Problem
Repeat every record below exactly, but leave out any pictures.

[Scene-based spatial questions]
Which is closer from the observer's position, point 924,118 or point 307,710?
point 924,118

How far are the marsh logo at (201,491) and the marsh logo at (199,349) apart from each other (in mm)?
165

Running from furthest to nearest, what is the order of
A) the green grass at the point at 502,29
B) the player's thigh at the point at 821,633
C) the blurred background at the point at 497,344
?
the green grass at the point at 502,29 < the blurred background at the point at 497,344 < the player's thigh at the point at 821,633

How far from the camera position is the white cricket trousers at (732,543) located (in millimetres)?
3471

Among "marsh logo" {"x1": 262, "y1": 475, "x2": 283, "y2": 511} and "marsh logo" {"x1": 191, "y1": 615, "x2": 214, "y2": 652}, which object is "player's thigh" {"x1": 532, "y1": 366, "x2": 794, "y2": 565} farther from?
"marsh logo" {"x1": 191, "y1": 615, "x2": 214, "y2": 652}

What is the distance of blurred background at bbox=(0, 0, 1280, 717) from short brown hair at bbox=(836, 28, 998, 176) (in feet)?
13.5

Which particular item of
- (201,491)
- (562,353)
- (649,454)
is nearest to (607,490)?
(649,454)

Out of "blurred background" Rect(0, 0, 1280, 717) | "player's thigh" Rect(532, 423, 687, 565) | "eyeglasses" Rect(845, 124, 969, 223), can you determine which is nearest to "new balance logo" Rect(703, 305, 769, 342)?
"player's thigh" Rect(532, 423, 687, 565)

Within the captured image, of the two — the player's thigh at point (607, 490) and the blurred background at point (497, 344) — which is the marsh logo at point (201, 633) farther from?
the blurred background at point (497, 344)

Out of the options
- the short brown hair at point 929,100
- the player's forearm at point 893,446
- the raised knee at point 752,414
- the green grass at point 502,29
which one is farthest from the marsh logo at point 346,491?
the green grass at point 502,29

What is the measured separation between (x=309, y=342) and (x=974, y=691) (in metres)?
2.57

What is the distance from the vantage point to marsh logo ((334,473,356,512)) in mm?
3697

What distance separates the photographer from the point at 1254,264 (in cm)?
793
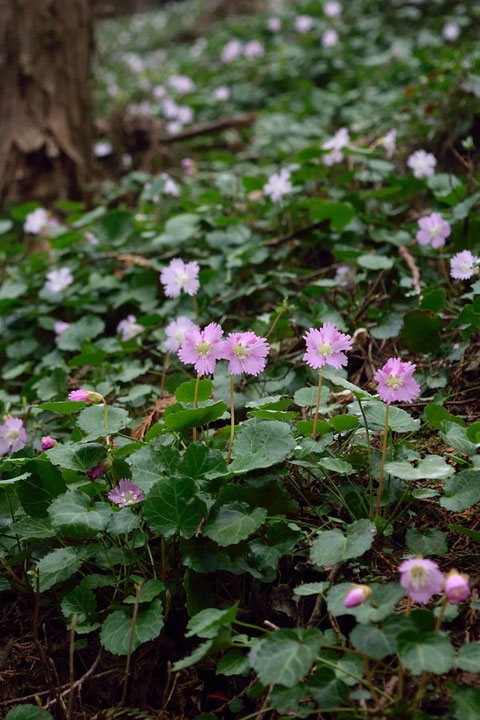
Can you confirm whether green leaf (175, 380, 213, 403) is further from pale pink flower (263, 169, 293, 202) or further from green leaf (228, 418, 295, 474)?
pale pink flower (263, 169, 293, 202)

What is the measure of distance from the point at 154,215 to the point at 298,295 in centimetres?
143

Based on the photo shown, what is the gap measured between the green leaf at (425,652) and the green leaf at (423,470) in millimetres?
298

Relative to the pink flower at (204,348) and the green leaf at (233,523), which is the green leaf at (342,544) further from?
the pink flower at (204,348)

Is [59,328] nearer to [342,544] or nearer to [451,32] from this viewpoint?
[342,544]

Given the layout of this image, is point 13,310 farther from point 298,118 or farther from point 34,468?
point 298,118

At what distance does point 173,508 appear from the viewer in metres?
1.14

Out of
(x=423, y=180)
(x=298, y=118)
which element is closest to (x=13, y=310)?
(x=423, y=180)

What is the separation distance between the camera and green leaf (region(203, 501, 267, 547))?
1100mm

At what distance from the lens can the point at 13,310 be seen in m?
2.60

Right answer
Which is closer from the observer's position, point 924,118 or point 307,710?
point 924,118

How far are the marsh logo at (201,491) and the marsh logo at (199,349) apart from each other (in mm)?
165

Running from furthest to nearest, what is the order of
A) the green grass at the point at 502,29
B) the player's thigh at the point at 821,633
C) the blurred background at the point at 497,344
?
the green grass at the point at 502,29 < the blurred background at the point at 497,344 < the player's thigh at the point at 821,633

How far from the camera position is the white cricket trousers at (732,543) located (in millimetres)?
3471

Among "marsh logo" {"x1": 262, "y1": 475, "x2": 283, "y2": 511} and "marsh logo" {"x1": 191, "y1": 615, "x2": 214, "y2": 652}, which object is "player's thigh" {"x1": 532, "y1": 366, "x2": 794, "y2": 565} farther from?
"marsh logo" {"x1": 191, "y1": 615, "x2": 214, "y2": 652}

What is the distance of blurred background at bbox=(0, 0, 1280, 717) from short brown hair at bbox=(836, 28, 998, 176) (in feet)?
13.5

Which particular item of
- (201,491)
- (562,353)
- (649,454)
is nearest to (607,490)?
(649,454)

Out of "blurred background" Rect(0, 0, 1280, 717) | "player's thigh" Rect(532, 423, 687, 565) | "eyeglasses" Rect(845, 124, 969, 223), can you determine which is nearest to "new balance logo" Rect(703, 305, 769, 342)?
"player's thigh" Rect(532, 423, 687, 565)

Within the captured image, of the two — the player's thigh at point (607, 490) and the blurred background at point (497, 344) — which is the marsh logo at point (201, 633) farther from?
the blurred background at point (497, 344)

Out of the options
- the short brown hair at point 929,100
- the player's forearm at point 893,446
- the raised knee at point 752,414
- the green grass at point 502,29
which one is farthest from the marsh logo at point 346,491?
the green grass at point 502,29

What is the measured separation between (x=309, y=342) and (x=974, y=691) (in metres)?
2.57

What is the distance from the vantage point to marsh logo ((334,473,356,512)) in mm?
3697

What distance separates the photographer from the point at 1254,264 (in cm)?
793
Can you confirm whether green leaf (175, 380, 213, 403) is further from pale pink flower (263, 169, 293, 202) or further from green leaf (228, 418, 295, 474)?
pale pink flower (263, 169, 293, 202)

What is the measure of distance from the point at 154,215 to the point at 298,295 in centimetres?
143

Based on the photo shown, what is the gap measured between the green leaf at (425,652) and the green leaf at (423,470) in millimetres?
298

Relative to the pink flower at (204,348) and the green leaf at (233,523), which is the green leaf at (342,544) further from?
the pink flower at (204,348)

Is [59,328] nearer to [342,544] or nearer to [451,32] from this viewpoint?
[342,544]

Given the layout of this image, is point 13,310 farther from point 298,118 or farther from point 34,468?
point 298,118

At what distance does point 173,508 appear from the viewer in metres?
1.14

Out of
(x=423, y=180)
(x=298, y=118)
which element is closest to (x=13, y=310)?
(x=423, y=180)

What is the separation distance between the camera and green leaf (region(203, 501, 267, 547))?
1100mm

At what distance from the lens can the point at 13,310 be seen in m?
2.60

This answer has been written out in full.